Data items
* * * *
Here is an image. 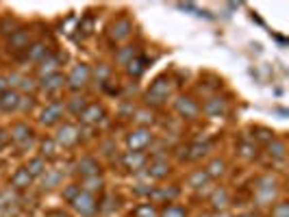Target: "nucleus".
Returning a JSON list of instances; mask_svg holds the SVG:
<instances>
[{
	"label": "nucleus",
	"mask_w": 289,
	"mask_h": 217,
	"mask_svg": "<svg viewBox=\"0 0 289 217\" xmlns=\"http://www.w3.org/2000/svg\"><path fill=\"white\" fill-rule=\"evenodd\" d=\"M61 115H63V107L59 102H53V104H48V107L41 111L39 122L46 124V126H53V124L59 122V117H61Z\"/></svg>",
	"instance_id": "6"
},
{
	"label": "nucleus",
	"mask_w": 289,
	"mask_h": 217,
	"mask_svg": "<svg viewBox=\"0 0 289 217\" xmlns=\"http://www.w3.org/2000/svg\"><path fill=\"white\" fill-rule=\"evenodd\" d=\"M4 91H7V81H4V78H0V96H2Z\"/></svg>",
	"instance_id": "43"
},
{
	"label": "nucleus",
	"mask_w": 289,
	"mask_h": 217,
	"mask_svg": "<svg viewBox=\"0 0 289 217\" xmlns=\"http://www.w3.org/2000/svg\"><path fill=\"white\" fill-rule=\"evenodd\" d=\"M137 122H142V124H146V122H152V115H148V113H137Z\"/></svg>",
	"instance_id": "41"
},
{
	"label": "nucleus",
	"mask_w": 289,
	"mask_h": 217,
	"mask_svg": "<svg viewBox=\"0 0 289 217\" xmlns=\"http://www.w3.org/2000/svg\"><path fill=\"white\" fill-rule=\"evenodd\" d=\"M63 76H61V74H53V76H48V78H46V81H44V89L46 91H57V89H61V87H63Z\"/></svg>",
	"instance_id": "24"
},
{
	"label": "nucleus",
	"mask_w": 289,
	"mask_h": 217,
	"mask_svg": "<svg viewBox=\"0 0 289 217\" xmlns=\"http://www.w3.org/2000/svg\"><path fill=\"white\" fill-rule=\"evenodd\" d=\"M274 193H276V183H274L272 178H261V181H259V187H257L259 200H261V202L272 200Z\"/></svg>",
	"instance_id": "9"
},
{
	"label": "nucleus",
	"mask_w": 289,
	"mask_h": 217,
	"mask_svg": "<svg viewBox=\"0 0 289 217\" xmlns=\"http://www.w3.org/2000/svg\"><path fill=\"white\" fill-rule=\"evenodd\" d=\"M146 66H148V59L135 57V59H130V61L126 63V72L130 74V76H142V74L146 72Z\"/></svg>",
	"instance_id": "16"
},
{
	"label": "nucleus",
	"mask_w": 289,
	"mask_h": 217,
	"mask_svg": "<svg viewBox=\"0 0 289 217\" xmlns=\"http://www.w3.org/2000/svg\"><path fill=\"white\" fill-rule=\"evenodd\" d=\"M20 107V94L18 91H4L2 96H0V109L2 111H16Z\"/></svg>",
	"instance_id": "12"
},
{
	"label": "nucleus",
	"mask_w": 289,
	"mask_h": 217,
	"mask_svg": "<svg viewBox=\"0 0 289 217\" xmlns=\"http://www.w3.org/2000/svg\"><path fill=\"white\" fill-rule=\"evenodd\" d=\"M130 31H133V26H130V22L126 17H120V20H115L113 24H111V37L113 39H126L130 35Z\"/></svg>",
	"instance_id": "8"
},
{
	"label": "nucleus",
	"mask_w": 289,
	"mask_h": 217,
	"mask_svg": "<svg viewBox=\"0 0 289 217\" xmlns=\"http://www.w3.org/2000/svg\"><path fill=\"white\" fill-rule=\"evenodd\" d=\"M100 184H102V181H100L98 176H90V178H85V191H87V193L96 191V189H100Z\"/></svg>",
	"instance_id": "31"
},
{
	"label": "nucleus",
	"mask_w": 289,
	"mask_h": 217,
	"mask_svg": "<svg viewBox=\"0 0 289 217\" xmlns=\"http://www.w3.org/2000/svg\"><path fill=\"white\" fill-rule=\"evenodd\" d=\"M57 67H59V59L57 57H46L44 61H41V66H39V76H44V78L53 76V74H57Z\"/></svg>",
	"instance_id": "20"
},
{
	"label": "nucleus",
	"mask_w": 289,
	"mask_h": 217,
	"mask_svg": "<svg viewBox=\"0 0 289 217\" xmlns=\"http://www.w3.org/2000/svg\"><path fill=\"white\" fill-rule=\"evenodd\" d=\"M161 217H185V211L181 206H167Z\"/></svg>",
	"instance_id": "36"
},
{
	"label": "nucleus",
	"mask_w": 289,
	"mask_h": 217,
	"mask_svg": "<svg viewBox=\"0 0 289 217\" xmlns=\"http://www.w3.org/2000/svg\"><path fill=\"white\" fill-rule=\"evenodd\" d=\"M207 183H209V176L204 169H198V172H194L192 176H189V184H192L194 189H202Z\"/></svg>",
	"instance_id": "25"
},
{
	"label": "nucleus",
	"mask_w": 289,
	"mask_h": 217,
	"mask_svg": "<svg viewBox=\"0 0 289 217\" xmlns=\"http://www.w3.org/2000/svg\"><path fill=\"white\" fill-rule=\"evenodd\" d=\"M211 204H213V209H224V206L228 204V193L224 191V189H216L213 191V196H211Z\"/></svg>",
	"instance_id": "23"
},
{
	"label": "nucleus",
	"mask_w": 289,
	"mask_h": 217,
	"mask_svg": "<svg viewBox=\"0 0 289 217\" xmlns=\"http://www.w3.org/2000/svg\"><path fill=\"white\" fill-rule=\"evenodd\" d=\"M85 107H87L85 98H72V102H70V111H72V113H78V115L83 113V109Z\"/></svg>",
	"instance_id": "34"
},
{
	"label": "nucleus",
	"mask_w": 289,
	"mask_h": 217,
	"mask_svg": "<svg viewBox=\"0 0 289 217\" xmlns=\"http://www.w3.org/2000/svg\"><path fill=\"white\" fill-rule=\"evenodd\" d=\"M102 117H105V109L100 104H87L81 113V122L85 124H98Z\"/></svg>",
	"instance_id": "7"
},
{
	"label": "nucleus",
	"mask_w": 289,
	"mask_h": 217,
	"mask_svg": "<svg viewBox=\"0 0 289 217\" xmlns=\"http://www.w3.org/2000/svg\"><path fill=\"white\" fill-rule=\"evenodd\" d=\"M152 141V135H150V131L148 128H137V131H133L128 135V139H126V144L128 148L133 152H139V150H144L148 144Z\"/></svg>",
	"instance_id": "3"
},
{
	"label": "nucleus",
	"mask_w": 289,
	"mask_h": 217,
	"mask_svg": "<svg viewBox=\"0 0 289 217\" xmlns=\"http://www.w3.org/2000/svg\"><path fill=\"white\" fill-rule=\"evenodd\" d=\"M59 178H61V176H59V174H50V176L48 178H44V187H54V184H57L59 183Z\"/></svg>",
	"instance_id": "38"
},
{
	"label": "nucleus",
	"mask_w": 289,
	"mask_h": 217,
	"mask_svg": "<svg viewBox=\"0 0 289 217\" xmlns=\"http://www.w3.org/2000/svg\"><path fill=\"white\" fill-rule=\"evenodd\" d=\"M272 217H289V204L287 202H281L272 209Z\"/></svg>",
	"instance_id": "33"
},
{
	"label": "nucleus",
	"mask_w": 289,
	"mask_h": 217,
	"mask_svg": "<svg viewBox=\"0 0 289 217\" xmlns=\"http://www.w3.org/2000/svg\"><path fill=\"white\" fill-rule=\"evenodd\" d=\"M130 59H135V50H133V48H126V50H122V52L118 54V61L124 63V66H126Z\"/></svg>",
	"instance_id": "37"
},
{
	"label": "nucleus",
	"mask_w": 289,
	"mask_h": 217,
	"mask_svg": "<svg viewBox=\"0 0 289 217\" xmlns=\"http://www.w3.org/2000/svg\"><path fill=\"white\" fill-rule=\"evenodd\" d=\"M124 165H126V169H130V172H135V169H142L144 163H146V156L142 154V152H126L124 154Z\"/></svg>",
	"instance_id": "13"
},
{
	"label": "nucleus",
	"mask_w": 289,
	"mask_h": 217,
	"mask_svg": "<svg viewBox=\"0 0 289 217\" xmlns=\"http://www.w3.org/2000/svg\"><path fill=\"white\" fill-rule=\"evenodd\" d=\"M78 191H81V187H70V189H65V193H63V196L68 198V200H72V198L76 196Z\"/></svg>",
	"instance_id": "40"
},
{
	"label": "nucleus",
	"mask_w": 289,
	"mask_h": 217,
	"mask_svg": "<svg viewBox=\"0 0 289 217\" xmlns=\"http://www.w3.org/2000/svg\"><path fill=\"white\" fill-rule=\"evenodd\" d=\"M213 217H226L224 213H216V215H213Z\"/></svg>",
	"instance_id": "46"
},
{
	"label": "nucleus",
	"mask_w": 289,
	"mask_h": 217,
	"mask_svg": "<svg viewBox=\"0 0 289 217\" xmlns=\"http://www.w3.org/2000/svg\"><path fill=\"white\" fill-rule=\"evenodd\" d=\"M11 139L18 141L20 146H26L31 141V128L26 124H13L11 128Z\"/></svg>",
	"instance_id": "11"
},
{
	"label": "nucleus",
	"mask_w": 289,
	"mask_h": 217,
	"mask_svg": "<svg viewBox=\"0 0 289 217\" xmlns=\"http://www.w3.org/2000/svg\"><path fill=\"white\" fill-rule=\"evenodd\" d=\"M53 217H68L65 213H53Z\"/></svg>",
	"instance_id": "44"
},
{
	"label": "nucleus",
	"mask_w": 289,
	"mask_h": 217,
	"mask_svg": "<svg viewBox=\"0 0 289 217\" xmlns=\"http://www.w3.org/2000/svg\"><path fill=\"white\" fill-rule=\"evenodd\" d=\"M70 204H72L74 211H76V213H81V215H94L96 209H98L96 198L91 196V193H87V191H78L76 196L70 200Z\"/></svg>",
	"instance_id": "1"
},
{
	"label": "nucleus",
	"mask_w": 289,
	"mask_h": 217,
	"mask_svg": "<svg viewBox=\"0 0 289 217\" xmlns=\"http://www.w3.org/2000/svg\"><path fill=\"white\" fill-rule=\"evenodd\" d=\"M87 81H90V67H87L85 63H81V66H74L72 72H70V76H68L70 87H72V89H81V87L85 85Z\"/></svg>",
	"instance_id": "4"
},
{
	"label": "nucleus",
	"mask_w": 289,
	"mask_h": 217,
	"mask_svg": "<svg viewBox=\"0 0 289 217\" xmlns=\"http://www.w3.org/2000/svg\"><path fill=\"white\" fill-rule=\"evenodd\" d=\"M148 193H150L152 202H170L179 196V189H155V191H148Z\"/></svg>",
	"instance_id": "18"
},
{
	"label": "nucleus",
	"mask_w": 289,
	"mask_h": 217,
	"mask_svg": "<svg viewBox=\"0 0 289 217\" xmlns=\"http://www.w3.org/2000/svg\"><path fill=\"white\" fill-rule=\"evenodd\" d=\"M26 169H29L31 176H41V174H44V169H46V165H44V161H41V159H35V161H31Z\"/></svg>",
	"instance_id": "30"
},
{
	"label": "nucleus",
	"mask_w": 289,
	"mask_h": 217,
	"mask_svg": "<svg viewBox=\"0 0 289 217\" xmlns=\"http://www.w3.org/2000/svg\"><path fill=\"white\" fill-rule=\"evenodd\" d=\"M57 141L54 139H46L41 141V154L46 156V159H53V156H57Z\"/></svg>",
	"instance_id": "28"
},
{
	"label": "nucleus",
	"mask_w": 289,
	"mask_h": 217,
	"mask_svg": "<svg viewBox=\"0 0 289 217\" xmlns=\"http://www.w3.org/2000/svg\"><path fill=\"white\" fill-rule=\"evenodd\" d=\"M135 217H157V209L152 204H139L135 209Z\"/></svg>",
	"instance_id": "29"
},
{
	"label": "nucleus",
	"mask_w": 289,
	"mask_h": 217,
	"mask_svg": "<svg viewBox=\"0 0 289 217\" xmlns=\"http://www.w3.org/2000/svg\"><path fill=\"white\" fill-rule=\"evenodd\" d=\"M176 111H179L181 115H183V117H196V115H198V104L194 102L192 98H179L176 100Z\"/></svg>",
	"instance_id": "10"
},
{
	"label": "nucleus",
	"mask_w": 289,
	"mask_h": 217,
	"mask_svg": "<svg viewBox=\"0 0 289 217\" xmlns=\"http://www.w3.org/2000/svg\"><path fill=\"white\" fill-rule=\"evenodd\" d=\"M270 154H272L274 159H283V156H285V146L278 144V141L270 144Z\"/></svg>",
	"instance_id": "32"
},
{
	"label": "nucleus",
	"mask_w": 289,
	"mask_h": 217,
	"mask_svg": "<svg viewBox=\"0 0 289 217\" xmlns=\"http://www.w3.org/2000/svg\"><path fill=\"white\" fill-rule=\"evenodd\" d=\"M7 141H9L7 133H2V131H0V152H2V148H4V146H7Z\"/></svg>",
	"instance_id": "42"
},
{
	"label": "nucleus",
	"mask_w": 289,
	"mask_h": 217,
	"mask_svg": "<svg viewBox=\"0 0 289 217\" xmlns=\"http://www.w3.org/2000/svg\"><path fill=\"white\" fill-rule=\"evenodd\" d=\"M170 91H172V83L167 81V78H157V81L150 85V89H148L146 100L152 104H161L163 100H167Z\"/></svg>",
	"instance_id": "2"
},
{
	"label": "nucleus",
	"mask_w": 289,
	"mask_h": 217,
	"mask_svg": "<svg viewBox=\"0 0 289 217\" xmlns=\"http://www.w3.org/2000/svg\"><path fill=\"white\" fill-rule=\"evenodd\" d=\"M76 167H78V172H81L85 178L98 176V169H100V167H98L96 161H94V159H90V156H87V159H83V161H78Z\"/></svg>",
	"instance_id": "17"
},
{
	"label": "nucleus",
	"mask_w": 289,
	"mask_h": 217,
	"mask_svg": "<svg viewBox=\"0 0 289 217\" xmlns=\"http://www.w3.org/2000/svg\"><path fill=\"white\" fill-rule=\"evenodd\" d=\"M46 57H48V48H46L44 44H35L29 50V59H31V61H44Z\"/></svg>",
	"instance_id": "26"
},
{
	"label": "nucleus",
	"mask_w": 289,
	"mask_h": 217,
	"mask_svg": "<svg viewBox=\"0 0 289 217\" xmlns=\"http://www.w3.org/2000/svg\"><path fill=\"white\" fill-rule=\"evenodd\" d=\"M187 159L189 161H198V159H202L204 154L209 152V144H194V146H189L187 148Z\"/></svg>",
	"instance_id": "22"
},
{
	"label": "nucleus",
	"mask_w": 289,
	"mask_h": 217,
	"mask_svg": "<svg viewBox=\"0 0 289 217\" xmlns=\"http://www.w3.org/2000/svg\"><path fill=\"white\" fill-rule=\"evenodd\" d=\"M26 44H29V33L26 31H13L11 37H9V46L16 50L26 48Z\"/></svg>",
	"instance_id": "21"
},
{
	"label": "nucleus",
	"mask_w": 289,
	"mask_h": 217,
	"mask_svg": "<svg viewBox=\"0 0 289 217\" xmlns=\"http://www.w3.org/2000/svg\"><path fill=\"white\" fill-rule=\"evenodd\" d=\"M167 172H170V165H167V161H163V159L152 161L150 167H148V174H150V178H165Z\"/></svg>",
	"instance_id": "15"
},
{
	"label": "nucleus",
	"mask_w": 289,
	"mask_h": 217,
	"mask_svg": "<svg viewBox=\"0 0 289 217\" xmlns=\"http://www.w3.org/2000/svg\"><path fill=\"white\" fill-rule=\"evenodd\" d=\"M239 217H257V215H253V213H246V215H239Z\"/></svg>",
	"instance_id": "45"
},
{
	"label": "nucleus",
	"mask_w": 289,
	"mask_h": 217,
	"mask_svg": "<svg viewBox=\"0 0 289 217\" xmlns=\"http://www.w3.org/2000/svg\"><path fill=\"white\" fill-rule=\"evenodd\" d=\"M204 113L211 115V117H220V115L226 113V102L222 98H211L207 100V104H204Z\"/></svg>",
	"instance_id": "14"
},
{
	"label": "nucleus",
	"mask_w": 289,
	"mask_h": 217,
	"mask_svg": "<svg viewBox=\"0 0 289 217\" xmlns=\"http://www.w3.org/2000/svg\"><path fill=\"white\" fill-rule=\"evenodd\" d=\"M239 150L246 159H254V156H257V146H253V144H241Z\"/></svg>",
	"instance_id": "35"
},
{
	"label": "nucleus",
	"mask_w": 289,
	"mask_h": 217,
	"mask_svg": "<svg viewBox=\"0 0 289 217\" xmlns=\"http://www.w3.org/2000/svg\"><path fill=\"white\" fill-rule=\"evenodd\" d=\"M57 144H61V146H74L78 141V128L76 126H72V124H63L61 128L57 131Z\"/></svg>",
	"instance_id": "5"
},
{
	"label": "nucleus",
	"mask_w": 289,
	"mask_h": 217,
	"mask_svg": "<svg viewBox=\"0 0 289 217\" xmlns=\"http://www.w3.org/2000/svg\"><path fill=\"white\" fill-rule=\"evenodd\" d=\"M20 87H22V89H26V91H31V89H35V83H33L31 81V78H20Z\"/></svg>",
	"instance_id": "39"
},
{
	"label": "nucleus",
	"mask_w": 289,
	"mask_h": 217,
	"mask_svg": "<svg viewBox=\"0 0 289 217\" xmlns=\"http://www.w3.org/2000/svg\"><path fill=\"white\" fill-rule=\"evenodd\" d=\"M204 172H207V176H209V178H217V176H222V174H224V161H220V159L211 161V163H209V167L204 169Z\"/></svg>",
	"instance_id": "27"
},
{
	"label": "nucleus",
	"mask_w": 289,
	"mask_h": 217,
	"mask_svg": "<svg viewBox=\"0 0 289 217\" xmlns=\"http://www.w3.org/2000/svg\"><path fill=\"white\" fill-rule=\"evenodd\" d=\"M31 181H33V176L29 174V169H18V172L11 176V184H13L16 189H26V187H31Z\"/></svg>",
	"instance_id": "19"
}]
</instances>
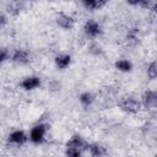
* * * *
■ EXERCISE DESCRIPTION: Report each line of the data above that contains the word "instances". Treat uppercase and lowercase as different.

■ ANSWER TO THE EXERCISE:
Returning a JSON list of instances; mask_svg holds the SVG:
<instances>
</instances>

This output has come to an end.